‘Why results matter in the mediation of probate/trust disputes.’

In my forthcoming article for Trusts & Trustees (OUP) – ‘Mediating probate and trust disputes – process challenges and tools: part 2’
I argue that, ‘If the primary reason the P’s [i.e. Participants] have come to the table is to contain costs, eliminate litigation risks, and thereby to maximize net gains, then the resolution to “do a deal” must exist. It also follows, that the P’s are paying for mediation, i.e. have invested in the “process” in order to achieve that outcome. They are not paying M [i.e. the Mediator] to facilitate a conversation as some form of therapy in order to see where that may lead. The secret of success in the mediation of a probate/trust dispute, is preparation. [Where the Mediation Day is preceded by pre-mediation Zoom/TEAMS calls – as discussed in Part 1 of my article which is available to download on the “Publications” page at www.carlislam.co.uk], each P needs to be ready to discuss their “settlement range” with M during the first round of private sessions.
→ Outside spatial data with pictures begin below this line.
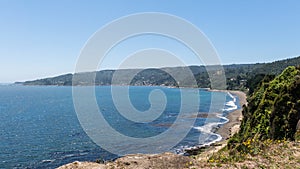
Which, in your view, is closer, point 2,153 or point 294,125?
point 294,125

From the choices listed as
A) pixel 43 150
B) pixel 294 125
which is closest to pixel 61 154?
pixel 43 150

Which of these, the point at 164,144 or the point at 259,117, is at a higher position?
the point at 259,117

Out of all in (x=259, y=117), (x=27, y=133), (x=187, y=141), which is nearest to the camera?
(x=259, y=117)

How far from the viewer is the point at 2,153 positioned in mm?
37938

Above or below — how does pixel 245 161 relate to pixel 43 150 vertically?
above

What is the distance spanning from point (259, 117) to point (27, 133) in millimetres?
43974

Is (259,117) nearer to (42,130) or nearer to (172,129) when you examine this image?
(172,129)

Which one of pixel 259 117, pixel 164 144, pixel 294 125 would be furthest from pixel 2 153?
pixel 294 125

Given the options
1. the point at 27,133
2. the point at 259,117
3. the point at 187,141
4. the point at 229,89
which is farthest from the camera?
the point at 229,89

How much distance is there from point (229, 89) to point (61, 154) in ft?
532

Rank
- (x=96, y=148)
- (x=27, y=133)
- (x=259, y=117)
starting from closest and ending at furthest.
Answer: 1. (x=259, y=117)
2. (x=96, y=148)
3. (x=27, y=133)

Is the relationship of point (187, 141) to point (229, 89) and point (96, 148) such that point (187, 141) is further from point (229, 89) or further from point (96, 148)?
point (229, 89)

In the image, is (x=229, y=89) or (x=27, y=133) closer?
(x=27, y=133)

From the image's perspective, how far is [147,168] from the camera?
→ 364 inches
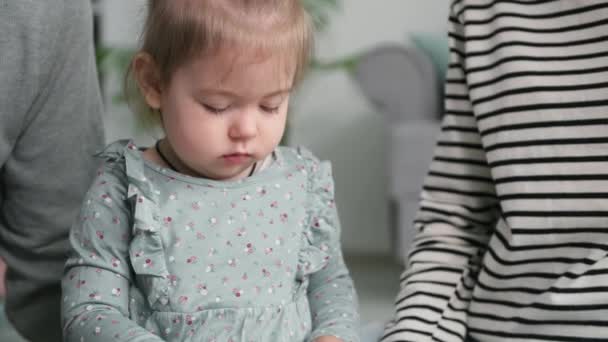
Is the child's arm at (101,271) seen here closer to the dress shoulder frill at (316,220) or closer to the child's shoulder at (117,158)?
the child's shoulder at (117,158)

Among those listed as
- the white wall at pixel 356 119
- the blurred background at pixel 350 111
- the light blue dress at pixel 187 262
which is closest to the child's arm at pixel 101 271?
the light blue dress at pixel 187 262

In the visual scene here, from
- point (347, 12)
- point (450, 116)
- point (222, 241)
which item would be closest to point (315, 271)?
point (222, 241)

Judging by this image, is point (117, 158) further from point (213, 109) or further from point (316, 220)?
point (316, 220)

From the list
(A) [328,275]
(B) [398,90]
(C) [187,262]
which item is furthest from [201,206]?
(B) [398,90]

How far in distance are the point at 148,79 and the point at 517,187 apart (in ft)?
1.49

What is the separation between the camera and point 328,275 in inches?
39.9

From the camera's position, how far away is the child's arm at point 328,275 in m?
0.97

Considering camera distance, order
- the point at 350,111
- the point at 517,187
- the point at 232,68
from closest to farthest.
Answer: the point at 232,68 < the point at 517,187 < the point at 350,111

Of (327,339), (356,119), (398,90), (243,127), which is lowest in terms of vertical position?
(356,119)

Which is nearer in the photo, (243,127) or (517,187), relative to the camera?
(243,127)

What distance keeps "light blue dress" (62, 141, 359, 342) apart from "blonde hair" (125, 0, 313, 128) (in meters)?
0.13

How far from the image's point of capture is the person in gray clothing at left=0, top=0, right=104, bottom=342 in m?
0.92

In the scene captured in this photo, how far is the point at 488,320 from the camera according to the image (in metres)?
0.99

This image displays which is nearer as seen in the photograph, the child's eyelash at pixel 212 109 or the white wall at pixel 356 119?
the child's eyelash at pixel 212 109
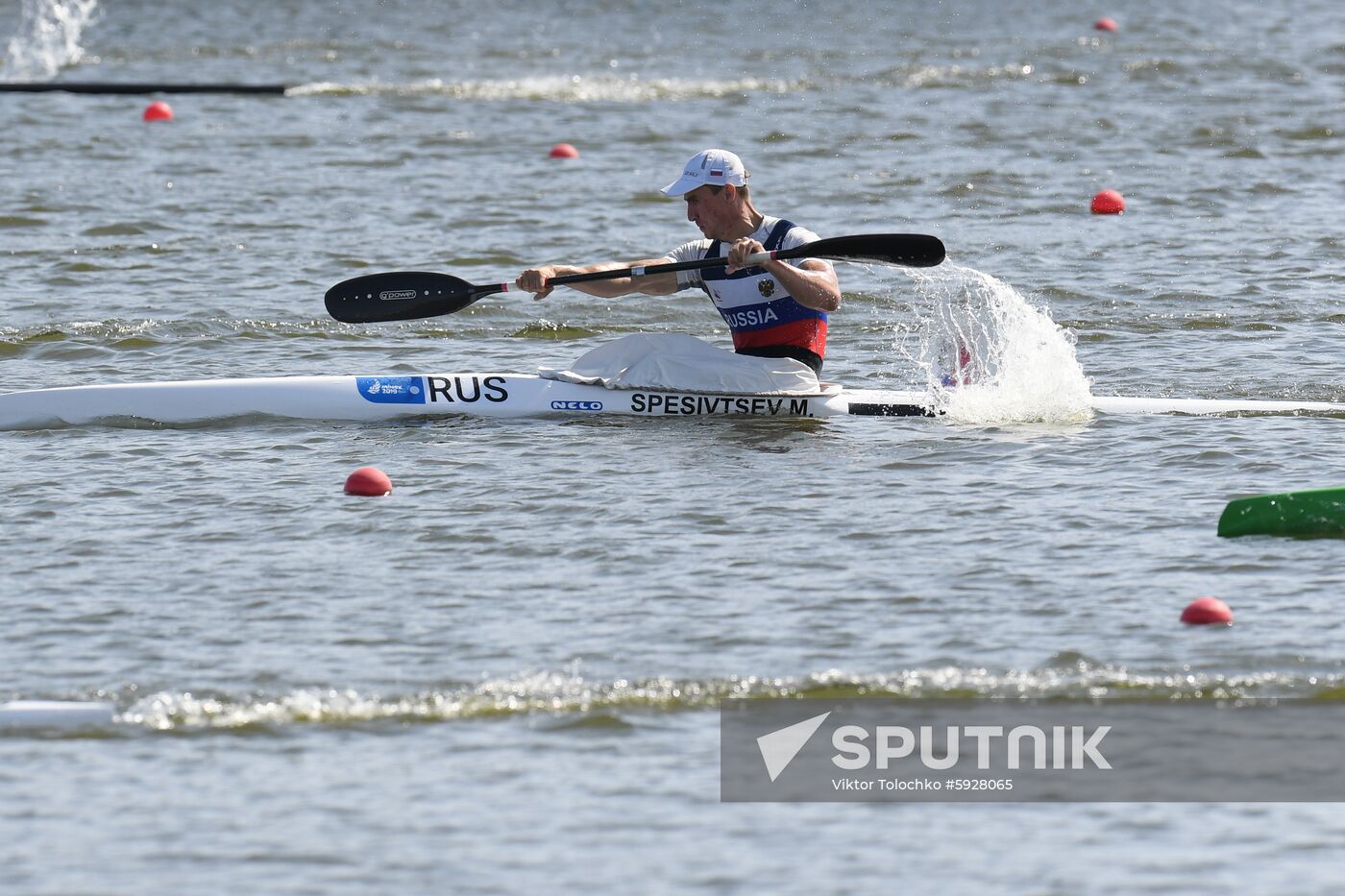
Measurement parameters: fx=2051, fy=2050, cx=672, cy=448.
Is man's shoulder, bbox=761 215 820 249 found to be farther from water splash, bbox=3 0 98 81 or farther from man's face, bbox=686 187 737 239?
water splash, bbox=3 0 98 81

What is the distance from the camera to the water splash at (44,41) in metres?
27.2

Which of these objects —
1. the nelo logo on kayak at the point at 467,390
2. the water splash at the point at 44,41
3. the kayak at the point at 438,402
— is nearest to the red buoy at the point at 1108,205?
the kayak at the point at 438,402

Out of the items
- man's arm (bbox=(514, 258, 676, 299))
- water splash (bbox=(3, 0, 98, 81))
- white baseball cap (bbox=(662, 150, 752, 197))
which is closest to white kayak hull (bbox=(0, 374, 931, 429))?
man's arm (bbox=(514, 258, 676, 299))

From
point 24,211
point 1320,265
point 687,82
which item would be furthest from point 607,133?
point 1320,265

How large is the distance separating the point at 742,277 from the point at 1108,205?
24.7ft

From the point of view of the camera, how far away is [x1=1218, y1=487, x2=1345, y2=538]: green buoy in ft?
26.2

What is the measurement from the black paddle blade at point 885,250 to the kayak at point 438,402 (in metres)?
0.69

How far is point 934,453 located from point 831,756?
368 centimetres

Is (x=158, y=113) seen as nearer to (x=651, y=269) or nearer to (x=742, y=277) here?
(x=651, y=269)

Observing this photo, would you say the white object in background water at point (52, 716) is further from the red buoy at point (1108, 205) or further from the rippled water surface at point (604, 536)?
the red buoy at point (1108, 205)

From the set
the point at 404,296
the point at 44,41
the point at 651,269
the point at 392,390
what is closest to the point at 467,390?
the point at 392,390

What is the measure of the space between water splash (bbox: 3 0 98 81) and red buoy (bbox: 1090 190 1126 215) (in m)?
15.1

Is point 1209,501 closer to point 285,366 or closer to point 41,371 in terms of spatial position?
point 285,366

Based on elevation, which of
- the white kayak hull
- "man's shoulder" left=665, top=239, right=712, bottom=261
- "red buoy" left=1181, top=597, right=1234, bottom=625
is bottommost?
"red buoy" left=1181, top=597, right=1234, bottom=625
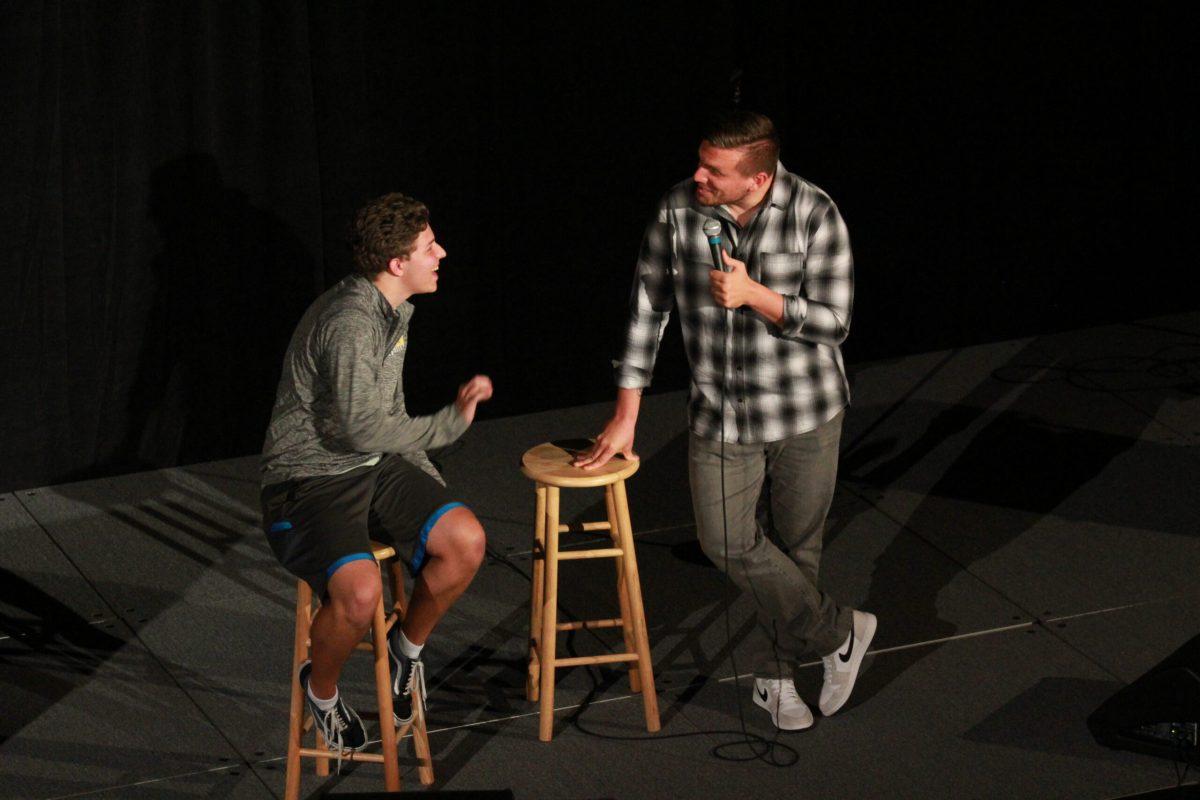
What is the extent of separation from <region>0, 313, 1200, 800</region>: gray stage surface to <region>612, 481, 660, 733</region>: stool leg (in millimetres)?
63

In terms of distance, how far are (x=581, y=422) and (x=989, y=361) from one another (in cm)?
178

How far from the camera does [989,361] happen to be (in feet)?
21.3

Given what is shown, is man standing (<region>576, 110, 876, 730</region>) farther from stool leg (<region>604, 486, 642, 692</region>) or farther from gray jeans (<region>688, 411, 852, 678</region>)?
stool leg (<region>604, 486, 642, 692</region>)

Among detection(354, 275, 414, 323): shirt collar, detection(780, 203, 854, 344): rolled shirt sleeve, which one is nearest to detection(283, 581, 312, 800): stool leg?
detection(354, 275, 414, 323): shirt collar

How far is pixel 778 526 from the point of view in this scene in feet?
12.4

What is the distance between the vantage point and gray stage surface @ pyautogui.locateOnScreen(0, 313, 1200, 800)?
3.60 m

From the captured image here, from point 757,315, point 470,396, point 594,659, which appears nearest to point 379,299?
point 470,396

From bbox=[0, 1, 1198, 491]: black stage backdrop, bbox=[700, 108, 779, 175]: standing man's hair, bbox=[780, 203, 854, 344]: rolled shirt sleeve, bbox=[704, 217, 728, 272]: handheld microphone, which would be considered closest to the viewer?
bbox=[704, 217, 728, 272]: handheld microphone

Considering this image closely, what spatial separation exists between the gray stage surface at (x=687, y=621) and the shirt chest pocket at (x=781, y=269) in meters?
1.06

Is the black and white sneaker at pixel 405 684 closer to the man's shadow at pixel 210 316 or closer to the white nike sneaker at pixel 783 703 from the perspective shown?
the white nike sneaker at pixel 783 703

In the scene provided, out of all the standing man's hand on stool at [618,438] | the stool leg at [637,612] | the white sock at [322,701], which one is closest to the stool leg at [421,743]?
the white sock at [322,701]

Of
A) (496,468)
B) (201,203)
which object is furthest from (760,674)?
(201,203)

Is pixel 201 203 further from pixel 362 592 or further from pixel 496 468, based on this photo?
pixel 362 592

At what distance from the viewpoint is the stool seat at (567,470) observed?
3.56 meters
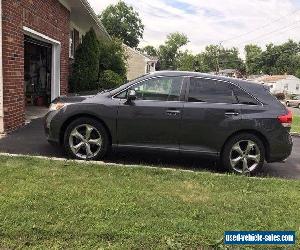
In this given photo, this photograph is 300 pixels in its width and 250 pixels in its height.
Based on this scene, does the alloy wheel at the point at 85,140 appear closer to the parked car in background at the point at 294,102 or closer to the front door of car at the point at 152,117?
the front door of car at the point at 152,117

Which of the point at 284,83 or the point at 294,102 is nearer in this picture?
the point at 294,102

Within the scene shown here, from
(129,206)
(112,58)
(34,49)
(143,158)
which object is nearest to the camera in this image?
(129,206)

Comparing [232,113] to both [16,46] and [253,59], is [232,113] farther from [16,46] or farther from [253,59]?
[253,59]

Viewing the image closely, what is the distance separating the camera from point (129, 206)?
5.09 metres

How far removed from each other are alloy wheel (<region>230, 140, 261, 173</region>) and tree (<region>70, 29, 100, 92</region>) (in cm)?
1140

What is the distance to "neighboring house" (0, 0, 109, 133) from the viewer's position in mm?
9094

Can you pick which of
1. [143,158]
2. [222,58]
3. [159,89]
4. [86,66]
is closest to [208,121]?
[159,89]

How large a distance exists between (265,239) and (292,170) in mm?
3989

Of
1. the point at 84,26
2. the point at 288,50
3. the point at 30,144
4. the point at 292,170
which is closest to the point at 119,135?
the point at 30,144

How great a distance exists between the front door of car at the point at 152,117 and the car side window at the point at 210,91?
0.22 meters

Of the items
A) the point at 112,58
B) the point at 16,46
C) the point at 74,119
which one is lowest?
the point at 74,119

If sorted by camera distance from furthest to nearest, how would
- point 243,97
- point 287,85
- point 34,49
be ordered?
point 287,85 < point 34,49 < point 243,97

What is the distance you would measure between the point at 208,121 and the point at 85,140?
6.92ft

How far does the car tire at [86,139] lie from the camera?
24.1 ft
If risk-aversion accentuated by the asking of reality-testing questions can help the P’s psychologically to park their emotions and to focus instead on using mediation as a “risk-management” tool to get what they “need” (which will not be everything that they “want” because a compromise must be agreed), then the outcome will depend upon the skills of the P’s negotiators, i.e. their legal representatives. While you can lead a horse to water, you cannot force it to drink. However, once they have come down the hill to the edge of the river, and can see what is on the other side, then psychologically, most P’s will want to cross the river rather than climb back up the hill. The bridge across the river is the existence of common ground. Common ground already exists in preserving the capital value of the estate/trust fund. If the P’s will allow M to show them the way to the river, they may discover that there is more common ground in the dispute than they had previously imagined/thought possible. While it is up to the P’s to decide what to do, as they will own the outcome of the process, the closer they get to settlement, the harder it will be to spend more time and money on litigation.’ – That is why results matter in the mediation of ‘probate/trust’ disputes.